I'm a fan of sci-fi.
A series I really enjoyed and kind of touches up on this conflict you are posing is called
Altered Carbon which is based on a novel.
Set some five hundred years in the future in a universe in which the United Nations governs a number of extrasolar planets settled by humanity...
twenty-fifth century, humankind has spread throughout the galaxy, monitored by the watchful eye of the U.N. While divisions in race, religion, and class still exist, advances in technology have redefined life itself. Now, assuming one can afford the expensive procedure, a person's consciousness can be stored in a cortical stack at the base of the brain and easily downloaded into a new body (or “sleeve”) making death nothing more than a minor blip on a screen...

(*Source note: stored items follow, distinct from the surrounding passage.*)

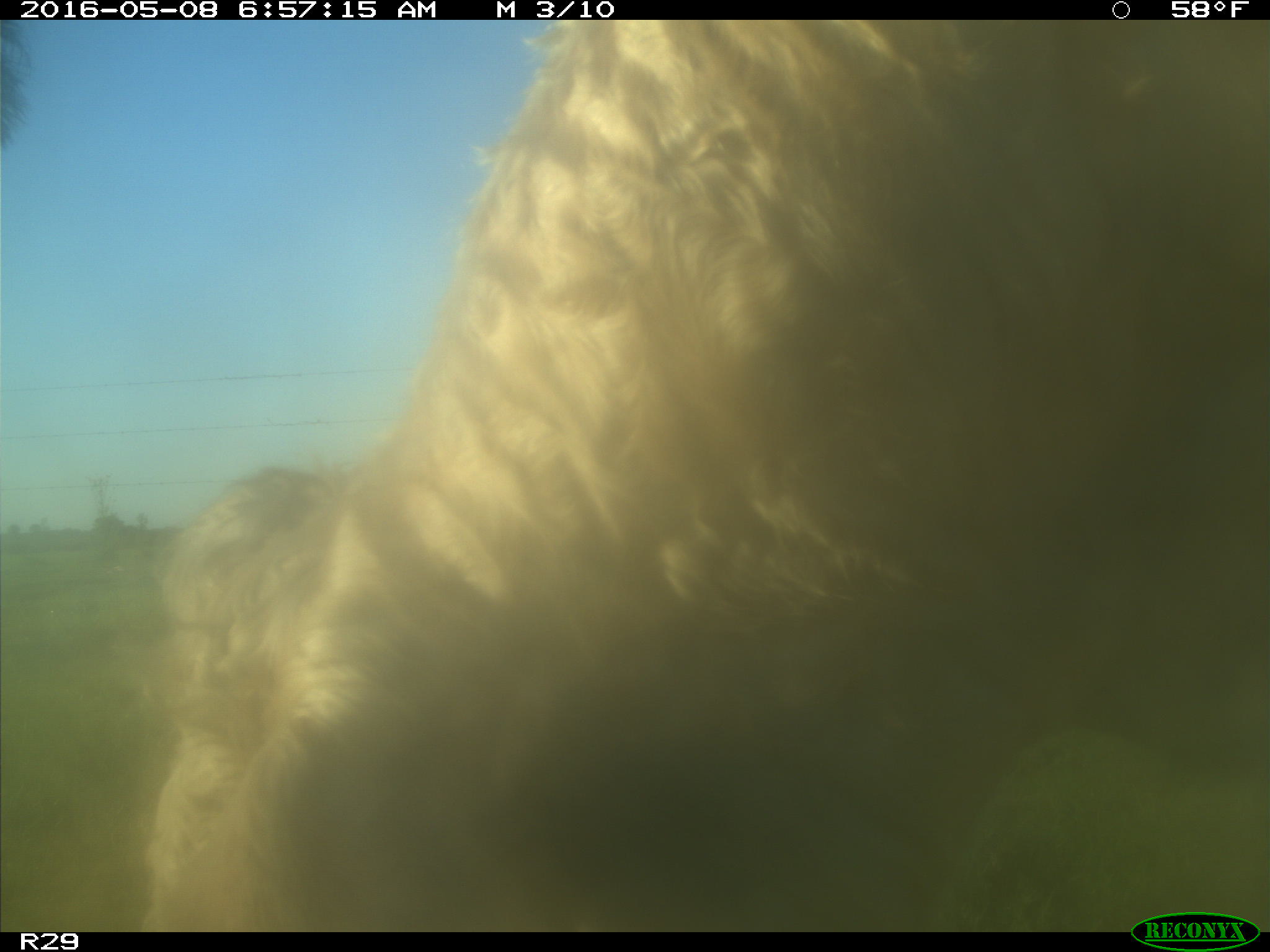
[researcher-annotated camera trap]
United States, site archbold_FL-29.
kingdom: Animalia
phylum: Chordata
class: Mammalia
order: Artiodactyla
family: Bovidae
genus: Bos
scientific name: Bos taurus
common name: domestic cow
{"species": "Bos taurus (domestic cow)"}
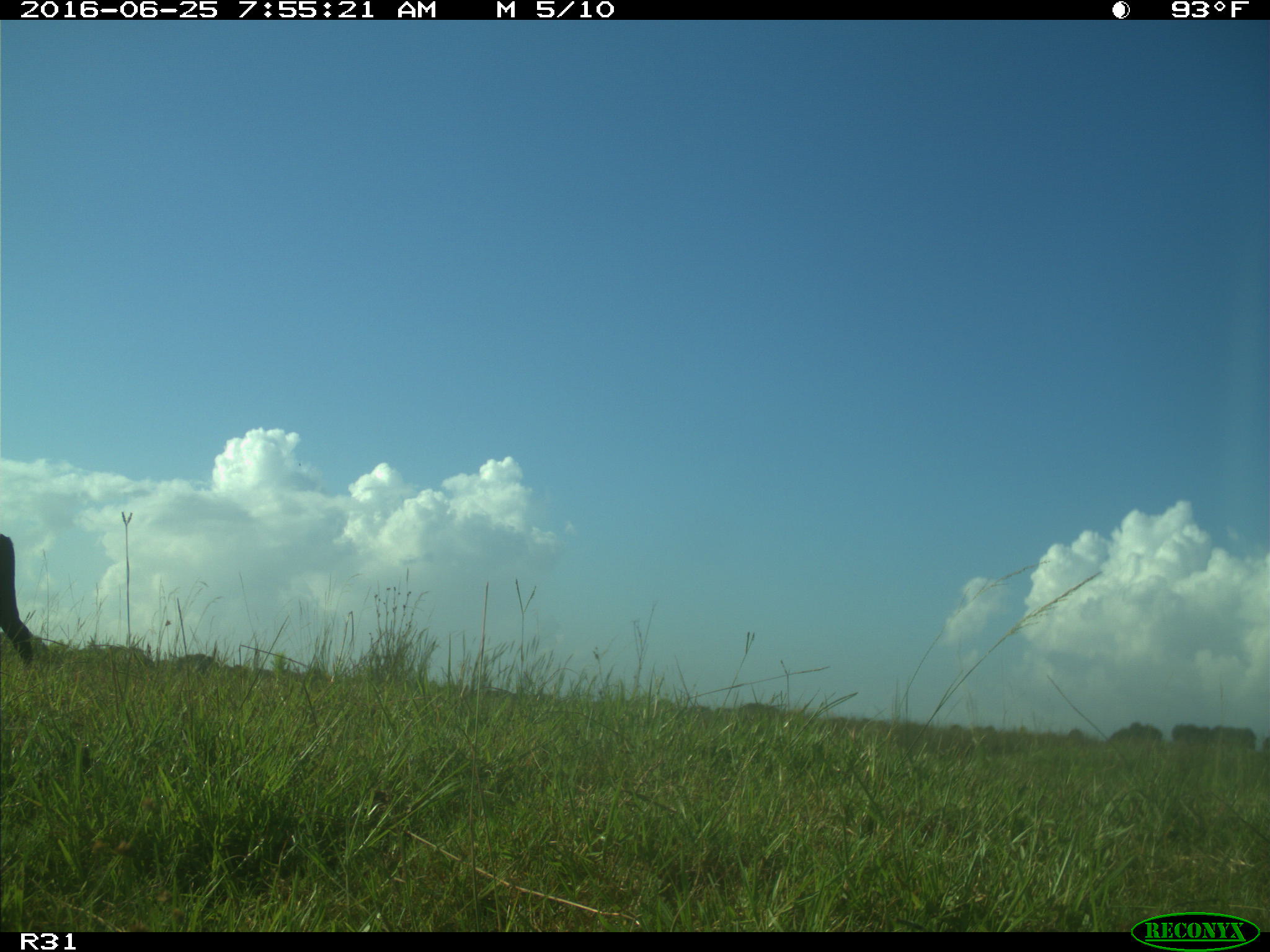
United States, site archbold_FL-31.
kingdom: Animalia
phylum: Chordata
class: Mammalia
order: Artiodactyla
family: Bovidae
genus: Bos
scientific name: Bos taurus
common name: domestic cow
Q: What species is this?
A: Bos taurus (domestic cow).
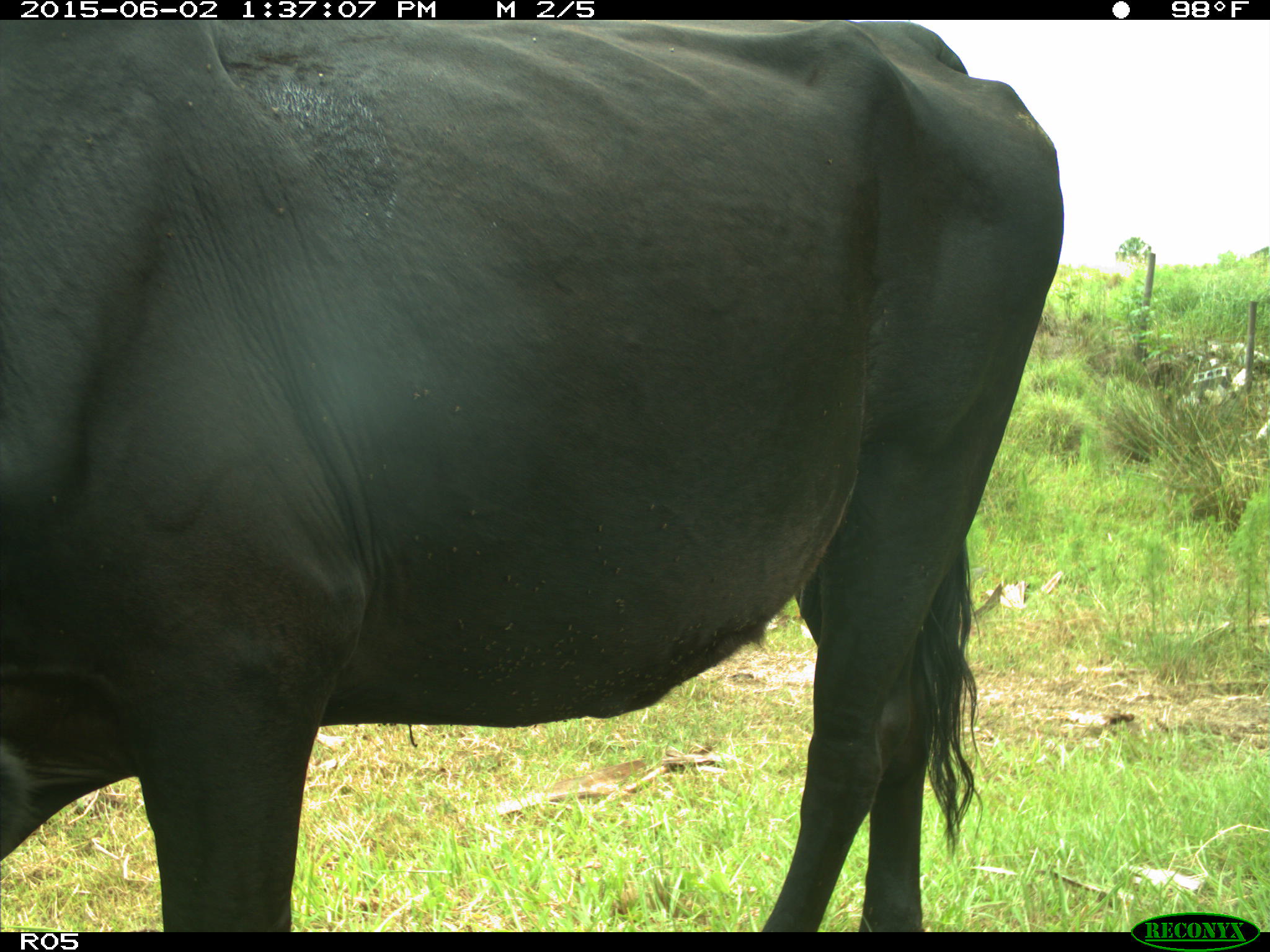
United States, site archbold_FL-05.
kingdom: Animalia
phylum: Chordata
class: Mammalia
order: Artiodactyla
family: Bovidae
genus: Bos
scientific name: Bos taurus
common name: domestic cow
Bos taurus (domestic cow).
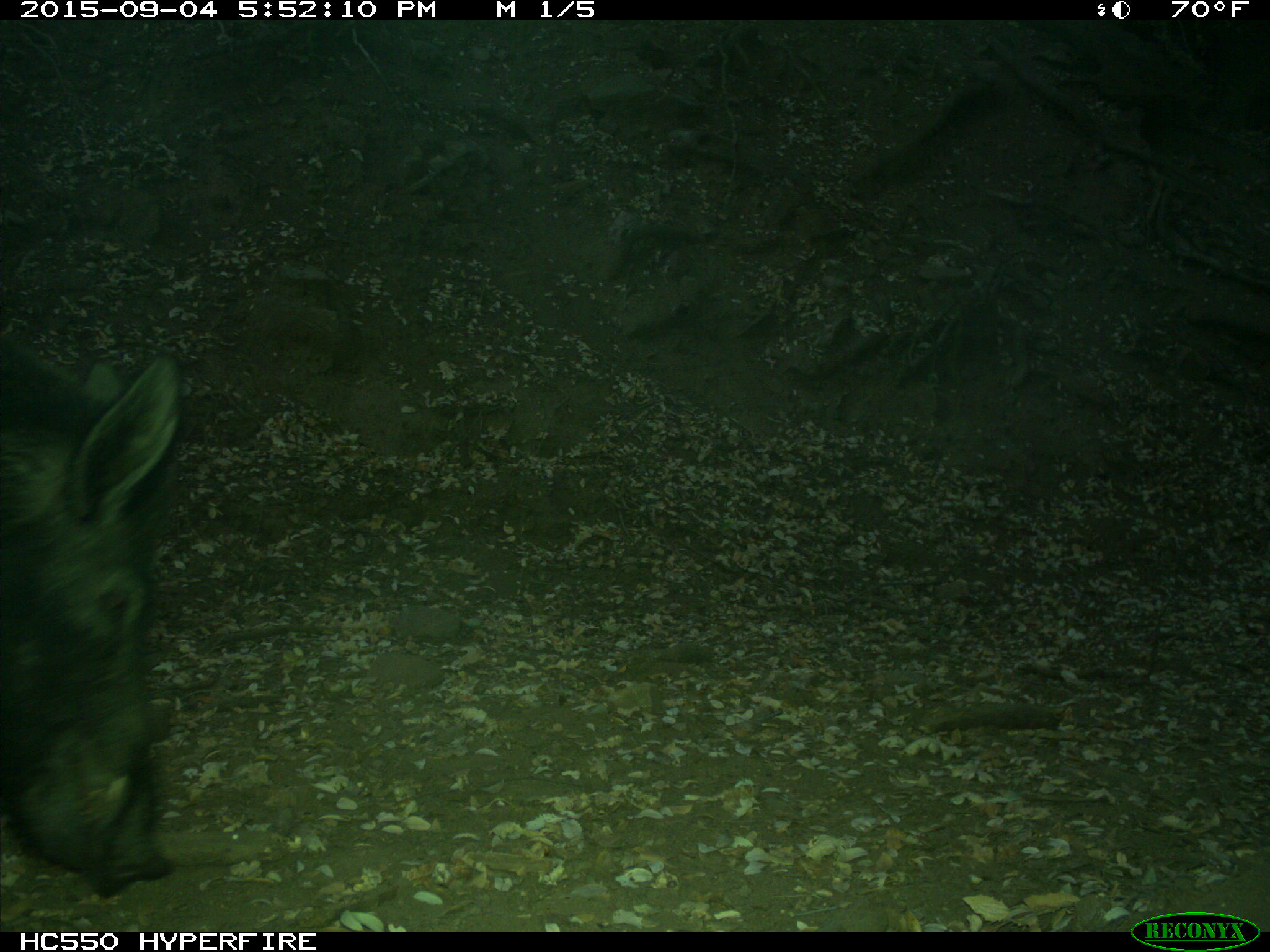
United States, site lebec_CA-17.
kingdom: Animalia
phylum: Chordata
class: Mammalia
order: Artiodactyla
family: Suidae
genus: Sus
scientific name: Sus scrofa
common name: wild boar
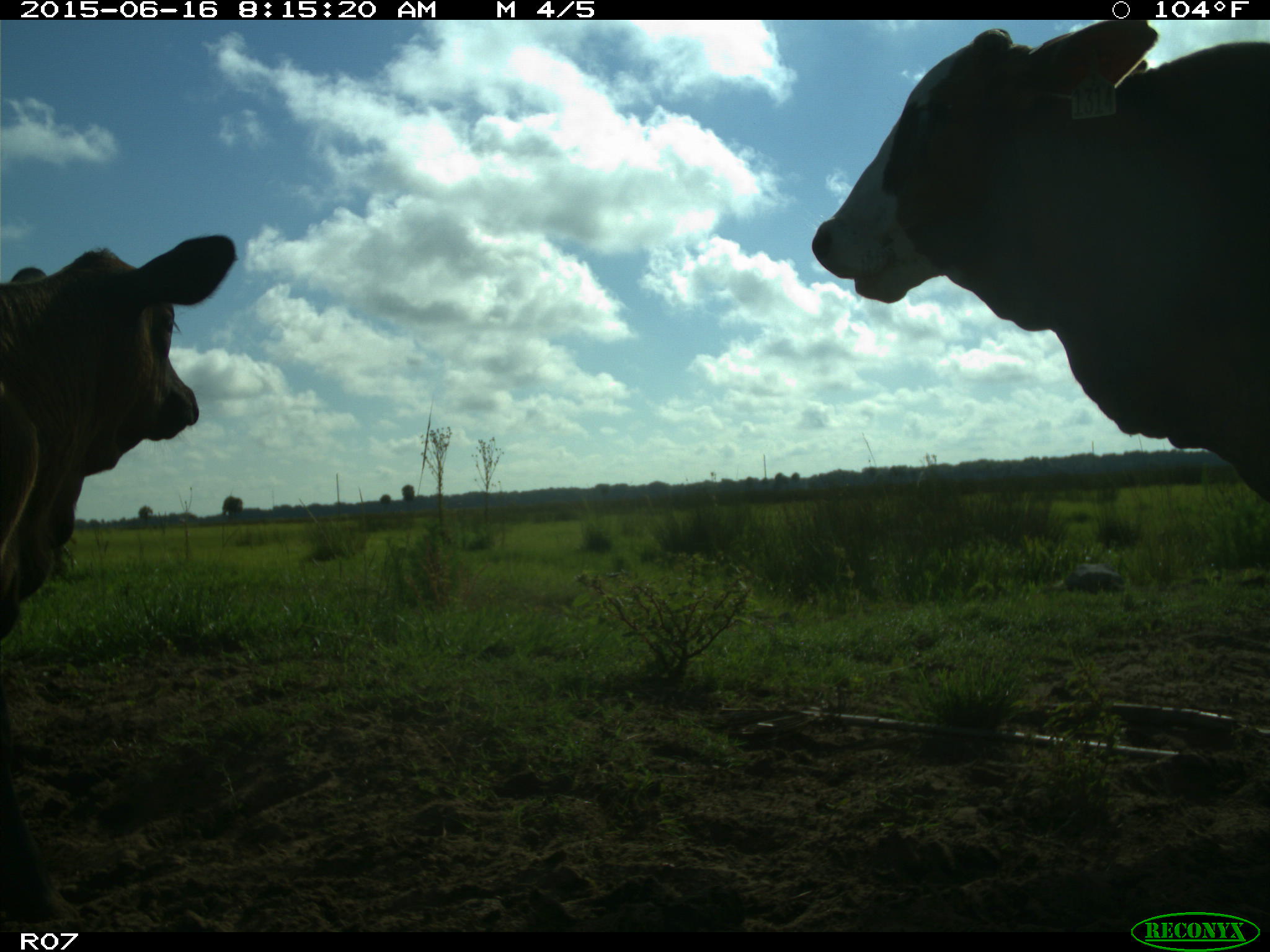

In the novel's somewhat dystopian world, human personalities can be stored digitally and downloaded into new bodies, called sleeves. Most people have cortical stacks in their spinal columns that store their memories. If their body dies, their stack can be stored indefinitely.
https://altered-carbon.fandom.com/wiki/Altered_Carbon_(novel)
The show goes a little into the social challenges this 'world' has to endure. There are people who absolutely defy the idea of living indefinitely- more of the 'religious' type and ultimately this concept of, "re-sleeving" is reserved for the wealthy... The rich go on living up in the sky where everything is nice and beautiful, and the poor live on the ground in a dystopian reality where technological advances are used to appease lesser desires. There is a sharp contrast and animosity between the rich and the poor.
It blows my mind how anyone can illustrate or write about entire worlds and characters.